Além de dar sentido ao meu mundo, a culpa me oferece a ilusão de agir de maneira eficaz: como o flagelante, posso esperar que minha renúncia ao prazer suspenda a punição. De repente, doenças e catástrofes talvez parem diante de minha conduta meritória. Em vez (ou além) de procurar as condições de prevenir um terremoto ou de debelar um câncer resistente, rezarei noite e dia e me fustigarei em penitência. Se, de qualquer forma, o terremoto vier ou o câncer triunfar, será porque não me açoitei o suficiente.
Pois bem, não acredito que, em nossa cultura, esse bizarro uso dos prazeres e da culpa tenha mudado substancialmente nos últimos sete séculos. Continuamos fundamentalmente inimigos do nosso prazer.
Prova disso: há, hoje como no século 14, bandos errantes que denunciam nossos tempos "hedonistas" e nossa voracidade por prazeres e gozos. São os flagelantes verbais: criticam o prazer para fomentar a culpa. É o jeito (custoso) que eles acharam para dar sentido ao mundo.

Um comentário:

  1. “O que o Cristianismo criou? O medo da vida, o homem amedrontado, a esperança no nada, o desacreditar no homem e em suas forças; negou a vontade e a vida. Para o homem ser feliz, ele tem que se abdicar de seus pensamentos, de sua vontade, de seu querer e poder. O homem não pode ser feliz na terra; ele há que ser feliz noutro plano, noutra dimensão futura. Ora, o homem, então, está e sempre esteve condenado, purgando seus ‘pecados’, atado a si em penitência; o homem tem que pagar, tem que honrar seus débitos. Mas que débitos? E que culpa? De ser homem, de querer superar-se, de pensar, de ser ele e não precisar de forças superiores ou de controles invisíveis que o governem ou rejam a sua existência. Quão teatral é a vida! E no palco, todos somos atores ruins, pois o interesse não está aqui, está no depois. Todos estamos em teste, somos projetos; estamos sendo avaliados, perscrutados. Que delírio persecutório mais doentio! Que certeza patogênica! Quanta ditadura! Se não somos nada, qual o porquê do depois? Tornamo-nos algo desinteressante, algo não verdadeiro. É essa a negação da vida, a negação do homem; assim se adoece, se enlouquece o homem, e se diminuem as suas forças. O niilismo aqui impera. ‘Crê que não és nada, pois o paraíso virá e salvar-te-á.’ ”

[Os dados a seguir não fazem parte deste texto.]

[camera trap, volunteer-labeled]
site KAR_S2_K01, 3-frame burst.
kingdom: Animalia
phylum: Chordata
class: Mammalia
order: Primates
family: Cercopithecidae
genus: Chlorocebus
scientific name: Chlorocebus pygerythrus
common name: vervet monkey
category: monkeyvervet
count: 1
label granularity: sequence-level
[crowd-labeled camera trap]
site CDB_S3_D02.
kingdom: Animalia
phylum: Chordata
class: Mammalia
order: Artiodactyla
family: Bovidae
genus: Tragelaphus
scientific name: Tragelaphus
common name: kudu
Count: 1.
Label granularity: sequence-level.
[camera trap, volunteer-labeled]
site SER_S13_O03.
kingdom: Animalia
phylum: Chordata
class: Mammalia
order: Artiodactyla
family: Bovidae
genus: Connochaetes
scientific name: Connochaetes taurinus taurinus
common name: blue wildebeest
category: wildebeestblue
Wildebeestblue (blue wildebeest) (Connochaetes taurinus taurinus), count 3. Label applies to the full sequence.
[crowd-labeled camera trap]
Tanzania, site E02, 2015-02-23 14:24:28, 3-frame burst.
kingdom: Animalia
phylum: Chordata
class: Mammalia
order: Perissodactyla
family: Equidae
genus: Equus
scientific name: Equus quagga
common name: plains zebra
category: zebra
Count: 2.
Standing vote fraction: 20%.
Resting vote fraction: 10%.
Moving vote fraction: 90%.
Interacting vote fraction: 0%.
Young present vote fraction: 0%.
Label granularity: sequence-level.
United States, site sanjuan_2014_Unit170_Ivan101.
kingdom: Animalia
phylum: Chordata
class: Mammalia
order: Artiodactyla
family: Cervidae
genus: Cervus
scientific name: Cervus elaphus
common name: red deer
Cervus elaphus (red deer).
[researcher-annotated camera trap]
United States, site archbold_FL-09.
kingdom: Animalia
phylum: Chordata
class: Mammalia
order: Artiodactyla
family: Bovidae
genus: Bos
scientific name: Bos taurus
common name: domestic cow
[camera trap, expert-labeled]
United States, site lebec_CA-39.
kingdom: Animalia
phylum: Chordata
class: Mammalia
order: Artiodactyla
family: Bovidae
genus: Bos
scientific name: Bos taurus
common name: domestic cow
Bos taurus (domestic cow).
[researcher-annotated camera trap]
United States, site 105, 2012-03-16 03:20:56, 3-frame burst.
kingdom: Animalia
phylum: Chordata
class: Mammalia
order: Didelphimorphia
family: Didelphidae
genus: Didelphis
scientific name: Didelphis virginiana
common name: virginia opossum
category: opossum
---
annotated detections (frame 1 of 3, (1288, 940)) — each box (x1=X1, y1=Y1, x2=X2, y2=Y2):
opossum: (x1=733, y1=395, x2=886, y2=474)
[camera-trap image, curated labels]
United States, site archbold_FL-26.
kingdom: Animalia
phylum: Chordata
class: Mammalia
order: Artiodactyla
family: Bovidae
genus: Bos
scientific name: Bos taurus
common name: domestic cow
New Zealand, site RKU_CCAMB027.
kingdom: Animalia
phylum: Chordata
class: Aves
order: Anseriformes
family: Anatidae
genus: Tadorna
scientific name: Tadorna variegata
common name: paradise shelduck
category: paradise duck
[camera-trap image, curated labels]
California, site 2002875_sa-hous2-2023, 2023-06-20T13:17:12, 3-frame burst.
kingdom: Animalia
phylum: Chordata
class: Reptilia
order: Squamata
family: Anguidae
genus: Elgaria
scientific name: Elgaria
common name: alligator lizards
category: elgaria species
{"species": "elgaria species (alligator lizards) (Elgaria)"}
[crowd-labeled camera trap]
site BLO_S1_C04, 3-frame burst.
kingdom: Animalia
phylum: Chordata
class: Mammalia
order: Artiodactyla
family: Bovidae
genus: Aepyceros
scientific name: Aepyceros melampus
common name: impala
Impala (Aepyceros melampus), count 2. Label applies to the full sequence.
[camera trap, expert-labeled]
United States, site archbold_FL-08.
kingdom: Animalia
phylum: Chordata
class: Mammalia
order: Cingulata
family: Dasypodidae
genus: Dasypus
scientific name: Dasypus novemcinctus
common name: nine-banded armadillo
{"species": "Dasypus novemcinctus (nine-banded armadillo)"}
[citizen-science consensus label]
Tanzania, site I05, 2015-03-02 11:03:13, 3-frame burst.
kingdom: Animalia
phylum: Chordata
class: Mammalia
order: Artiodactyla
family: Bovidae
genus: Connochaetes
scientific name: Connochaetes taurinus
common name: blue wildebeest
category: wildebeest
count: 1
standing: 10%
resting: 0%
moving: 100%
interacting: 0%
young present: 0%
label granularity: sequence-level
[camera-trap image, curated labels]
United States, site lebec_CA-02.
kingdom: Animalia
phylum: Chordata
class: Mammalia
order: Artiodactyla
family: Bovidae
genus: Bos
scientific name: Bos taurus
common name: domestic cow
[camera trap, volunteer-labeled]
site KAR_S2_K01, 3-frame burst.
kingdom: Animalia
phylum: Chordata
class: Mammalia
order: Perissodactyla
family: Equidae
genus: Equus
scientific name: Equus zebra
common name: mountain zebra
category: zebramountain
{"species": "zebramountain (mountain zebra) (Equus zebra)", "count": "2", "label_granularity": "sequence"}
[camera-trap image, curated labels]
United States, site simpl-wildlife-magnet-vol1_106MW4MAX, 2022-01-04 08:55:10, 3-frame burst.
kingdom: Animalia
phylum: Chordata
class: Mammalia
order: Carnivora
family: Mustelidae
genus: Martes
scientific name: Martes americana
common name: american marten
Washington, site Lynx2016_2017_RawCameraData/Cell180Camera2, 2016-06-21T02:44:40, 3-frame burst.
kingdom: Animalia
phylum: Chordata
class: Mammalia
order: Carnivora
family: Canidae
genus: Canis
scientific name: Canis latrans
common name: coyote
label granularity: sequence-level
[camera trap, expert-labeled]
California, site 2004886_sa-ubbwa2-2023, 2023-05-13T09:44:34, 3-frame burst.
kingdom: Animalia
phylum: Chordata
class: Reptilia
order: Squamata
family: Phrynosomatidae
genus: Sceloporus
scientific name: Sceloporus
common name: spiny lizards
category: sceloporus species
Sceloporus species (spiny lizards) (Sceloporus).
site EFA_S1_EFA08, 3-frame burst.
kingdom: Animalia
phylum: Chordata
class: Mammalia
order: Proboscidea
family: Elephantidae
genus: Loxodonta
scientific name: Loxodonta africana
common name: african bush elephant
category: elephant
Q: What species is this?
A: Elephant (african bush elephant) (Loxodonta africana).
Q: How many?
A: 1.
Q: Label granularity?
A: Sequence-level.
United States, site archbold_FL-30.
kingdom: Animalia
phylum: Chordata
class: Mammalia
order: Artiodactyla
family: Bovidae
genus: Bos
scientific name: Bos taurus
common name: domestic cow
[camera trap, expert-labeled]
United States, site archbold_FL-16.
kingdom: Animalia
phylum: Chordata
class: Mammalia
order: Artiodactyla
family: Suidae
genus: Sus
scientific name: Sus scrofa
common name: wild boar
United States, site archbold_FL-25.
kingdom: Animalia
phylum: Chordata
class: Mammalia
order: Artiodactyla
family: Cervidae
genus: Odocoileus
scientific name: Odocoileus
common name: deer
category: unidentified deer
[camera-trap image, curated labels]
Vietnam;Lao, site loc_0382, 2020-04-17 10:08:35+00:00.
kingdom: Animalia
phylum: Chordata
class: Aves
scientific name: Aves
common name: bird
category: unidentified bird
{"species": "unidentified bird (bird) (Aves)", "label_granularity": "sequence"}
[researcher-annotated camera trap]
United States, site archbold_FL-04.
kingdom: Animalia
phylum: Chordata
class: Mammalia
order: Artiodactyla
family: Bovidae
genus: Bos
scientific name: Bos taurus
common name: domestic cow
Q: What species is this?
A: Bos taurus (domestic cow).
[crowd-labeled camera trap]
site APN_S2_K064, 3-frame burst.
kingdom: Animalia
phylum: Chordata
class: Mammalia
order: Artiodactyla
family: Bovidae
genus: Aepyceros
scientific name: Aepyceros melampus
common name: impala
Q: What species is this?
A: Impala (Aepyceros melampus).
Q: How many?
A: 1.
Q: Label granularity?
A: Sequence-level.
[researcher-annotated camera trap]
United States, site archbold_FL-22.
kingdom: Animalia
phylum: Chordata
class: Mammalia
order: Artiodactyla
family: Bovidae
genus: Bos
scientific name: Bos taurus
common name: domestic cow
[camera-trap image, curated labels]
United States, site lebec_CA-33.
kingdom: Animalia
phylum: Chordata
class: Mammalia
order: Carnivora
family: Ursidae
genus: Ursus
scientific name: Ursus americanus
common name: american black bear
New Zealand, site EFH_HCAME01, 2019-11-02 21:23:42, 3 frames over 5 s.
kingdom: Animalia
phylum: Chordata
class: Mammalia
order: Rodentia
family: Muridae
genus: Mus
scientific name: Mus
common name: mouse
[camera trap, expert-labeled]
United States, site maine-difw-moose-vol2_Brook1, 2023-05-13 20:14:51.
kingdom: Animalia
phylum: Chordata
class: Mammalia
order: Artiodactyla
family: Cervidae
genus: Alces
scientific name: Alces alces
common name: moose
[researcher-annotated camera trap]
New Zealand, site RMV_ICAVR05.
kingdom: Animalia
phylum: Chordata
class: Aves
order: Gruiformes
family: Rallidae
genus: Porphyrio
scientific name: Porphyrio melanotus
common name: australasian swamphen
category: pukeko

    Um olhar mais atento na realidade atual pode nos mostrar que os prazeres e os desprazeres da vida mudaram, no entanto, a essência do sentimento de culpa, isto é, sua capacidade de mutilar a vida e a alegria do aqui-e-agora em detrimento de uma vida eterna, continuam vingando, fazendo vítimas e sepultando pessoas. Vemos isso com freqüência em nossa sociedade predominantemente religiosa: o desejo sexual reprimido retornando em forma de neuroses; a violência contra a mulher e as crianças; os sacrifícios de animais que lamentavelmente ainda são praticados como forma de redenção; a culpabilização do corpo e da vida material enquanto algozes da moral cristã, etc. – Além da terrível e brutal esterilização de pensamentos questionadores dos dogmas, implicando em autopunições danosas ao fiel que “ousar” se perguntar quanto à veracidade de seus valores.
    As formas que o sacrifício e a flagelação podem assumir irão variar de acordo com os graus de fé e submissão.